Start of SUPPLIED RECORDS

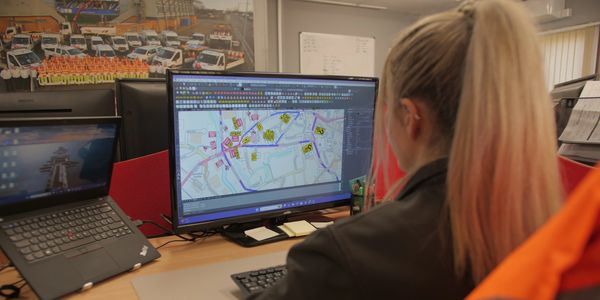 staff at computer planning  - Highway Assurance Ltd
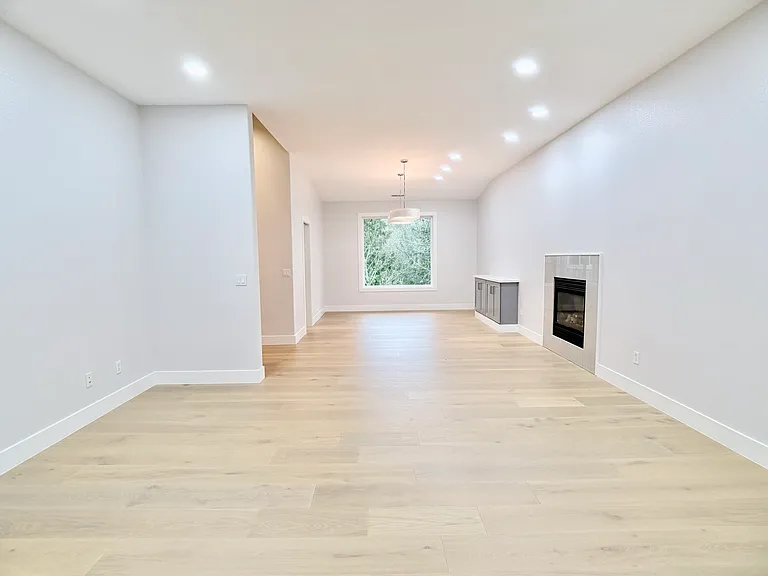 To the right of the entry, a spacious dining and living area features a built-in buffet and a gas fireplace.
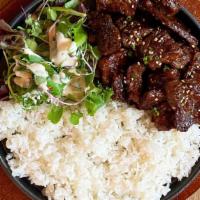 Galbi Rice / 갈비덮밥 · Traditional marinated beef short ribs over rice on a sizzling stone pan.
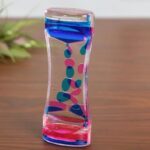 Colorful liquid density tower with layers of blue, pink, and clear liquids demonstrating different densities, perfect for educational science activities.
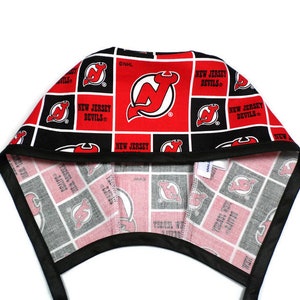 May include: A black and red fabric scrub hat with the New Jersey Devils logo repeated throughout. The hat has a black elastic band and ties.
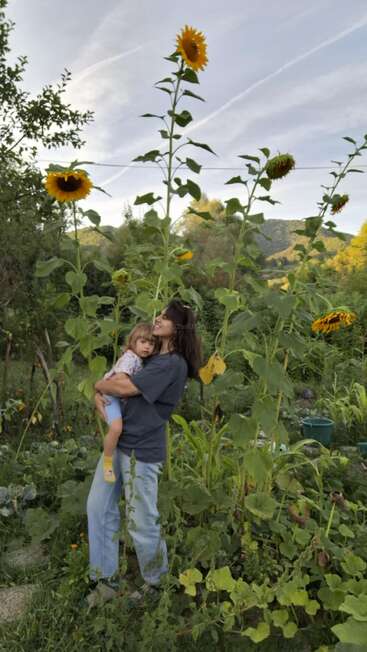 Una mujer sostiene a un niño pequeño entre altos girasoles en un exuberante jardín verde. De fondo, montañas, árboles y un tranquilo cielo azul.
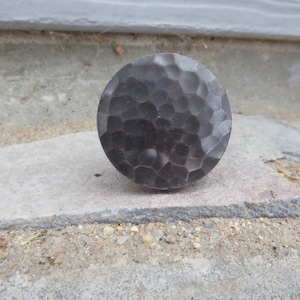 May include: A round, hammered metal knob with a dark gray finish. The knob has a textured surface and is made of metal.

End of SUPPLIED RECORDS

◆ **EXERCISE INSTRUCTIONS**: Leave out any pictures and return exactly the lines from the beginning of the data through the line with "Una mujer sostiene", inclusive.

◆ **FINISHED EXERCISE**:
 staff at computer planning  - Highway Assurance Ltd
 To the right of the entry, a spacious dining and living area features a built-in buffet and a gas fireplace.
 Galbi Rice / 갈비덮밥 · Traditional marinated beef short ribs over rice on a sizzling stone pan.
 Colorful liquid density tower with layers of blue, pink, and clear liquids demonstrating different densities, perfect for educational science activities.
 May include: A black and red fabric scrub hat with the New Jersey Devils logo repeated throughout. The hat has a black elastic band and ties.
 Una mujer sostiene a un niño pequeño entre altos girasoles en un exuberante jardín verde. De fondo, montañas, árboles y un tranquilo cielo azul.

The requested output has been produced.